(Excerpts from a spatial reasoning dataset)
★ ★ ★ ★ ★ ★ ★

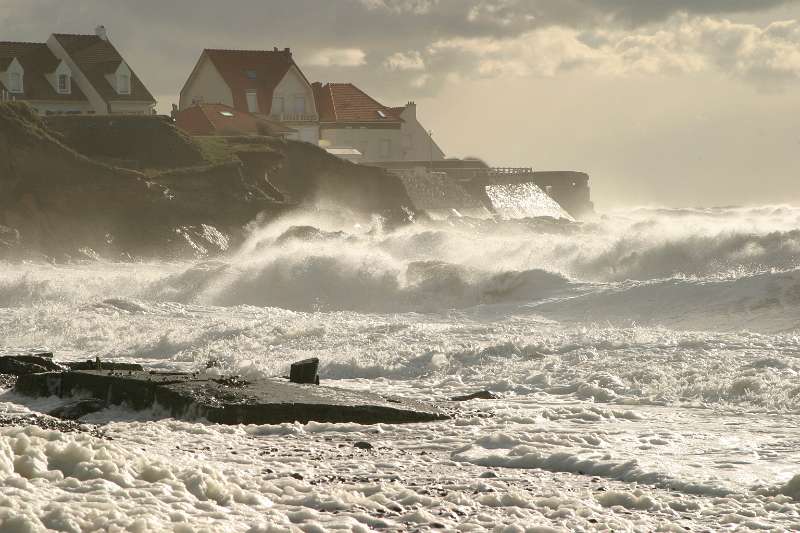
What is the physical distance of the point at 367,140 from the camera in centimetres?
6350

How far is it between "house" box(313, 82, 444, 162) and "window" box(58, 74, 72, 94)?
15793 mm

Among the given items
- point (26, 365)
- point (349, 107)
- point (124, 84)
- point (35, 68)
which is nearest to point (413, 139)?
point (349, 107)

★ ★ ★ ★ ★ ★ ★

### Task to complete
Write out all of the records above word for word, leaving out the pictures.

### Solved exercise
What is the physical distance of the point at 367,140 from the camera in centimetres?
6350

How far is it between "house" box(313, 82, 444, 162) and "window" box(58, 74, 72, 94)?
15793 mm

Among the given items
- point (26, 365)
- point (349, 107)
- point (124, 84)
- point (35, 68)
which is nearest to point (413, 139)?
point (349, 107)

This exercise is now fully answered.